Flimsy Whimsy: Holy
“Holy smokes!” is the only ‘holy’ idiom that indicates knowledge to me. And I don’t mean incense. I am not a religious man. Please don’t infer that I hate religion or devout people by this. I do not want to infuriate or cause emotional disturbance of any kind in my human brethren. You are welcome to your sects, utterances of devotion, and congregations of brotherhood. If it works wear it. On your sleeve if you must. The others just don’t move my brain, even a smidgen. Admittedly my brain may be stubborn, resistant to change by anything other than seduction promises. Even that’s becoming rarer with age.

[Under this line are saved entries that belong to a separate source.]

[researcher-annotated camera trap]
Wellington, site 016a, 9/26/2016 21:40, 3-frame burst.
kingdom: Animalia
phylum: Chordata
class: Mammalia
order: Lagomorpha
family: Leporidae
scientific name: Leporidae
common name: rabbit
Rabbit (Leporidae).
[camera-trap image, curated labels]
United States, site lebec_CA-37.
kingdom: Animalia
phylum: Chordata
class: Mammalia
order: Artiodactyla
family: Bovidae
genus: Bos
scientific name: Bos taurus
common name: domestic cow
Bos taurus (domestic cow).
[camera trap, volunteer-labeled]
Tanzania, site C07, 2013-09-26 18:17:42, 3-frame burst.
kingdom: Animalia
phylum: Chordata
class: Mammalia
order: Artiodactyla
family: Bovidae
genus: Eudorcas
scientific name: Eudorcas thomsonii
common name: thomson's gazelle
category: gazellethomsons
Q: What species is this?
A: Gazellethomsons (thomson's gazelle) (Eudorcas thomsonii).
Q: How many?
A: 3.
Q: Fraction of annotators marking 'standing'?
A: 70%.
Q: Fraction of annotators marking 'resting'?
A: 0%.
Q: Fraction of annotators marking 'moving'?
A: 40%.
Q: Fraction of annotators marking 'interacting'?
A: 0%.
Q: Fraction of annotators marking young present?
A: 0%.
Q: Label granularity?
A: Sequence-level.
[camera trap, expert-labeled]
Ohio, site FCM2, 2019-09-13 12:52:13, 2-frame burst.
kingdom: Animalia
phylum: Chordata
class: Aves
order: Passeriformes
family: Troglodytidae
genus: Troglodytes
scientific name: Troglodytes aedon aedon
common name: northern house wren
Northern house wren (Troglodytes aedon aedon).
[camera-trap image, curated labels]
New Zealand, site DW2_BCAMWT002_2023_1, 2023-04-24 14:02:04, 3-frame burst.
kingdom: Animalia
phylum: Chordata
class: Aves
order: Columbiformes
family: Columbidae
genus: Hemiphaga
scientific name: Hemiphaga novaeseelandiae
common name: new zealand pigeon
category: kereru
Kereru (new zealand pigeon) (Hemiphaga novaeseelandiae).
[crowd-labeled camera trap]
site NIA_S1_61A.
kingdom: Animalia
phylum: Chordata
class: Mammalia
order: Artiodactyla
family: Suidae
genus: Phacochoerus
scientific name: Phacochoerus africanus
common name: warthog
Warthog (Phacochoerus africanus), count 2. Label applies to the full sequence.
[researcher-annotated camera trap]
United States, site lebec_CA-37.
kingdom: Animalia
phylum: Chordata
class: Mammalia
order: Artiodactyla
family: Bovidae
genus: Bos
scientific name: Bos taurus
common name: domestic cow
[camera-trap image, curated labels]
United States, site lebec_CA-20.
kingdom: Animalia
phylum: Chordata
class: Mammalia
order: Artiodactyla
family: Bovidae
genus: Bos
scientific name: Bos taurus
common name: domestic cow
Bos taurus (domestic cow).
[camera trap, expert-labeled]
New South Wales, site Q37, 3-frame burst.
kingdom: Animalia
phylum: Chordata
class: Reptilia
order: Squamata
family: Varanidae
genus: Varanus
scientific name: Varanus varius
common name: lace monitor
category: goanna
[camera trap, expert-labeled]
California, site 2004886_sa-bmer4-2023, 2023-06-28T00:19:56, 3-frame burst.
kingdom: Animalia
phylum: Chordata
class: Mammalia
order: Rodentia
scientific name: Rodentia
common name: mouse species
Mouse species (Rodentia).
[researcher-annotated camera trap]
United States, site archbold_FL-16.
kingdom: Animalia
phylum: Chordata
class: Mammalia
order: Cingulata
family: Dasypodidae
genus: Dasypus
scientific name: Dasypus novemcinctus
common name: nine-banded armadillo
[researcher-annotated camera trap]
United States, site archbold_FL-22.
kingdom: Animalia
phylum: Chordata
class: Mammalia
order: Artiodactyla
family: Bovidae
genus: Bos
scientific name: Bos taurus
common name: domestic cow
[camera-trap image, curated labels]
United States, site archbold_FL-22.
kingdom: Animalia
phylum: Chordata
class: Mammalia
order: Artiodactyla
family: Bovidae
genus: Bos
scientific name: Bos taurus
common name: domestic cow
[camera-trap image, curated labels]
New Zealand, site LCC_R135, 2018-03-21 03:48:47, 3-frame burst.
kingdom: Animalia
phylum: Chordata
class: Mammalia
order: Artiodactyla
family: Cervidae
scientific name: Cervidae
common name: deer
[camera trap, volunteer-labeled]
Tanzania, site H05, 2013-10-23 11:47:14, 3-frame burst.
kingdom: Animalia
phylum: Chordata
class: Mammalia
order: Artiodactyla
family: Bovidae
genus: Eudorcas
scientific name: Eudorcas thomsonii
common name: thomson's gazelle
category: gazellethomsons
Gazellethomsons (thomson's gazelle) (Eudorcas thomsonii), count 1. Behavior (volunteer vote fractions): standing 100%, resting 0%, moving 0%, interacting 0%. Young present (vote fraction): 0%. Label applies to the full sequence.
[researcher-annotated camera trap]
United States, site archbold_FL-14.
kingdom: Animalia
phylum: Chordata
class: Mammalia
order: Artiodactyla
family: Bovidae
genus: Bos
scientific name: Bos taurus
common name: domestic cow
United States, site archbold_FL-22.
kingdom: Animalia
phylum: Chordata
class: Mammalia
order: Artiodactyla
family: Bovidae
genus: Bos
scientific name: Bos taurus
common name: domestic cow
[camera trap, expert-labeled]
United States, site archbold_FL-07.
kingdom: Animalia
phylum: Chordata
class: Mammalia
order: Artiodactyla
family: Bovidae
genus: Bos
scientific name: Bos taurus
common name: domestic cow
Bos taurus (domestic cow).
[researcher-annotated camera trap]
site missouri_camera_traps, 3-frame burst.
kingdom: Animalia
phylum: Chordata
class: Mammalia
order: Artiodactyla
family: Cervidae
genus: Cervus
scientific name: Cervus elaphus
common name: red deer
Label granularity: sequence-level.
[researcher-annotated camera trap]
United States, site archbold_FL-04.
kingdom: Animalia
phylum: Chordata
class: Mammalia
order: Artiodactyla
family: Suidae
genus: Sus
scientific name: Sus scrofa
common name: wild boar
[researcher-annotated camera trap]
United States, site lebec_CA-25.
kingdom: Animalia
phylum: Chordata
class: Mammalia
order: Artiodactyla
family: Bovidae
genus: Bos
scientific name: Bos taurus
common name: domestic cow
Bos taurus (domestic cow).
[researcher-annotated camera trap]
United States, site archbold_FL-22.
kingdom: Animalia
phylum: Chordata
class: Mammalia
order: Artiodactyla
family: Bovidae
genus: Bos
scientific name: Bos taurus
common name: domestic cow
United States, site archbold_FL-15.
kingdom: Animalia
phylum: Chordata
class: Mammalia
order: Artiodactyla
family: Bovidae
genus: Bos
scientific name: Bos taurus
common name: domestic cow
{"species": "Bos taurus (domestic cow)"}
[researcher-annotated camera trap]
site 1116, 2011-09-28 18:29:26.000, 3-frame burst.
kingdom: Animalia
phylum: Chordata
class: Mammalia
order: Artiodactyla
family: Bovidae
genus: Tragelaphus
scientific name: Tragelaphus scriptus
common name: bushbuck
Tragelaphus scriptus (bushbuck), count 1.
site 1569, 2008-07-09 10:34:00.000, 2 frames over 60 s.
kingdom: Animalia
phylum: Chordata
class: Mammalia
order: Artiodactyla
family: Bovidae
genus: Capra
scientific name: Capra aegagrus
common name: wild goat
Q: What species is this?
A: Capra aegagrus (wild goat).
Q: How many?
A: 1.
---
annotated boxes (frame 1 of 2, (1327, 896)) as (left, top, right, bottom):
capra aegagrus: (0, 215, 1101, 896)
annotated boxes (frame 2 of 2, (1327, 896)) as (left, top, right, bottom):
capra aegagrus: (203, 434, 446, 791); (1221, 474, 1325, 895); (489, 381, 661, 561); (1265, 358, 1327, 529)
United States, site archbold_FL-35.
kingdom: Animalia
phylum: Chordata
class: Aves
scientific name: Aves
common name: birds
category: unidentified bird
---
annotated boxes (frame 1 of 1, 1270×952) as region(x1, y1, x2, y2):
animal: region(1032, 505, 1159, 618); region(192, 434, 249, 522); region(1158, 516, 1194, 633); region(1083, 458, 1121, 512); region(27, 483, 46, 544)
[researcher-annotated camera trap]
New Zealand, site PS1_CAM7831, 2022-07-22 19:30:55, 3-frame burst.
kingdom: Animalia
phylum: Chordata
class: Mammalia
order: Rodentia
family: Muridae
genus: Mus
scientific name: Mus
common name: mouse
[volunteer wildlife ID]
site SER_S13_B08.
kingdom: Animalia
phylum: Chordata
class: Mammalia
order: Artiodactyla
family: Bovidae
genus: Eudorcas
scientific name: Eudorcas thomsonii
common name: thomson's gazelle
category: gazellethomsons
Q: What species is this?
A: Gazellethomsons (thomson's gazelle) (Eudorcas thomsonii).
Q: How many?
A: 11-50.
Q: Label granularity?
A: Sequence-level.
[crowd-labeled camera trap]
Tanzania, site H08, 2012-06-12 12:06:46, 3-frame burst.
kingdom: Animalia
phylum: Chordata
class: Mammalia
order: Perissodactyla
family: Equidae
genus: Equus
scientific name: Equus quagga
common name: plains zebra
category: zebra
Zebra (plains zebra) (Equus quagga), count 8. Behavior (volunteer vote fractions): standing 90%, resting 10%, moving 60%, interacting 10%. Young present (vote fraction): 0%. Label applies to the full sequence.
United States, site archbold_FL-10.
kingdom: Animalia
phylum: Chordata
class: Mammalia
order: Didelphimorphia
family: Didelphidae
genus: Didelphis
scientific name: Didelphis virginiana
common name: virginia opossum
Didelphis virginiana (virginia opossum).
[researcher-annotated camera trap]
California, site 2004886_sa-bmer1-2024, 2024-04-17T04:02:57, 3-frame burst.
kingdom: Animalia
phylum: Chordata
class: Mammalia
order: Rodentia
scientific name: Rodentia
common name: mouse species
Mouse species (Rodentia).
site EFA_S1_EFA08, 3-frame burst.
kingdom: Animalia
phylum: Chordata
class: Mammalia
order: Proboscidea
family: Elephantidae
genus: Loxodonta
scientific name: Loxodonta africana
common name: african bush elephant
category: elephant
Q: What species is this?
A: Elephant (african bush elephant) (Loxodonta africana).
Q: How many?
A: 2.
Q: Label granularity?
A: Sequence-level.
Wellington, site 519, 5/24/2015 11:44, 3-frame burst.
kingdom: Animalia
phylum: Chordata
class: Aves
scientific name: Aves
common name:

A cow is holy for the Hindus. So are a lot of other things, but you don’t express amazement with “Holy mountain!” or “Holy river!” I would venture to guess that Hindus don’t ever use ‘Holy cow!”
“Holy mackerel!” and “Holy mackinaw!” come out of that quaint Newfoundland language, and together are debated akin to the overdone chicken and egg argument over which came first. It would seem some lucky fisherman was celebrating his haul and got slurry with speech. Nearby, another was slurry with hearing and one or the other slogan was born. Somehow it lasted. But a fish and a coat don’t seem particularly teeming with religiosity. Not to me.
Then there’s “Holy Moses!” But why Moses? There are several more biblical persons that could easily be introduced by that sanctified adjective. Why not “Holy Paul!”, for instance?
So, being a simple man, I’ll just stick to “smokes”. When I feel the need to sense the divine I’ll just step outside, have a visit with Nic, the backyard cousin of Paddy O’Deck, and calm myself all down so Boss can tolerate my ranting without throwing more sharp stuff that stings.






lol! Be careful! My mother was a thrower…she once threw a lamp at a boy friend as i came up and it almost hit me in the head. It was a heavy brass lamp with an enormous base!